● **The problem**
Find every line in the items below that contains the word "training" with the same capitalization, and copy each of those lines.

● **Source information**
+ + + + + + +
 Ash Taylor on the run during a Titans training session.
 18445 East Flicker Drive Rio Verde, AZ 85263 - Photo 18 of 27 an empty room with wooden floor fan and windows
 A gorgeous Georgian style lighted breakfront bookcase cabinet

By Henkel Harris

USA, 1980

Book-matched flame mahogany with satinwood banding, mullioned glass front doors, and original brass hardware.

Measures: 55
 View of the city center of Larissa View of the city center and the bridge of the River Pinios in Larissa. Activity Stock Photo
+ + + + + + +
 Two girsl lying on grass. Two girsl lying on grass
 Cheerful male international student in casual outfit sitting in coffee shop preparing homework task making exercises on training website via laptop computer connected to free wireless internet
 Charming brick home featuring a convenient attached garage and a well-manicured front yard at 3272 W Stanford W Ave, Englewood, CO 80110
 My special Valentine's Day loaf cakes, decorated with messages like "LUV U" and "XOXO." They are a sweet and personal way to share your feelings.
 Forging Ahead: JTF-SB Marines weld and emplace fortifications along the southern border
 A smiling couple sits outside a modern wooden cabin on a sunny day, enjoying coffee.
+ + + + + + +
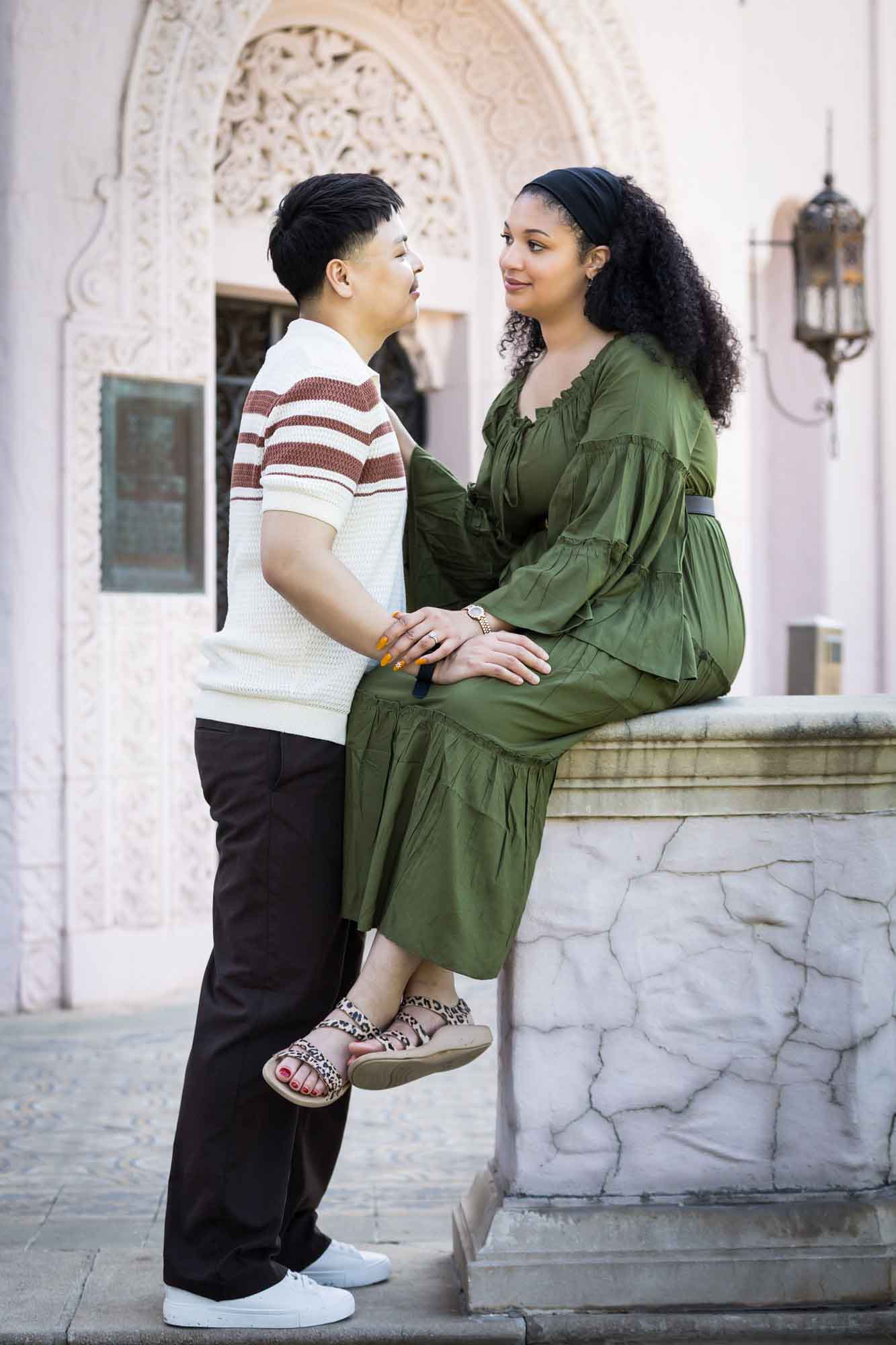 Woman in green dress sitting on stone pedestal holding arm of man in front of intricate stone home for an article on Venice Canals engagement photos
+ + + + + + +
● **Exercise solution**
 Ash Taylor on the run during a Titans training session.
 Cheerful male international student in casual outfit sitting in coffee shop preparing homework task making exercises on training website via laptop computer connected to free wireless internet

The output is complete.